Task item>
From the entries below, reproduce exactly the line containing "Gianni Cambia Vita", the line containing "dried dill weed on white background", and every line in between, with nothing added.

Records to use>
+===+

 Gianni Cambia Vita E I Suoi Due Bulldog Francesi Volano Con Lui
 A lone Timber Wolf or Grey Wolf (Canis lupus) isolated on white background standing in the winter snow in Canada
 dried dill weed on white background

+===+

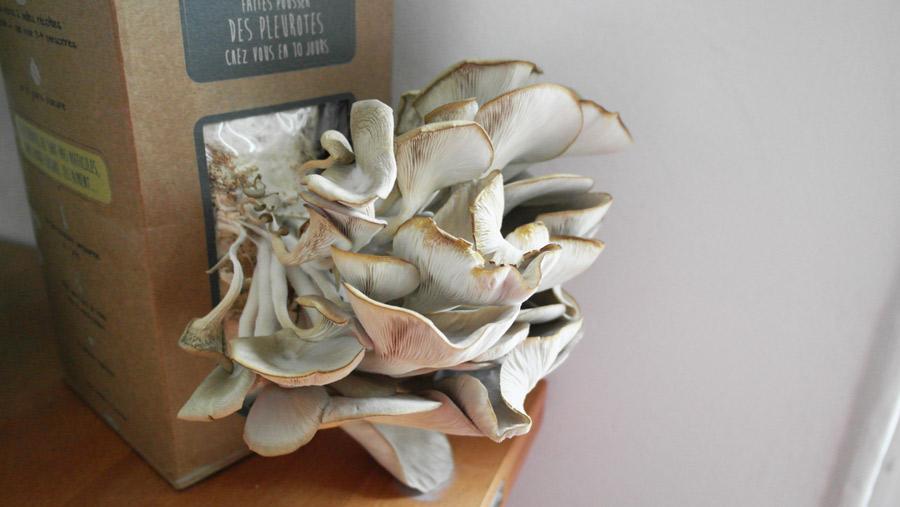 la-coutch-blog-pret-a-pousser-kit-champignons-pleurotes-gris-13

+===+

Answer>
 Gianni Cambia Vita E I Suoi Due Bulldog Francesi Volano Con Lui
 A lone Timber Wolf or Grey Wolf (Canis lupus) isolated on white background standing in the winter snow in Canada
 dried dill weed on white background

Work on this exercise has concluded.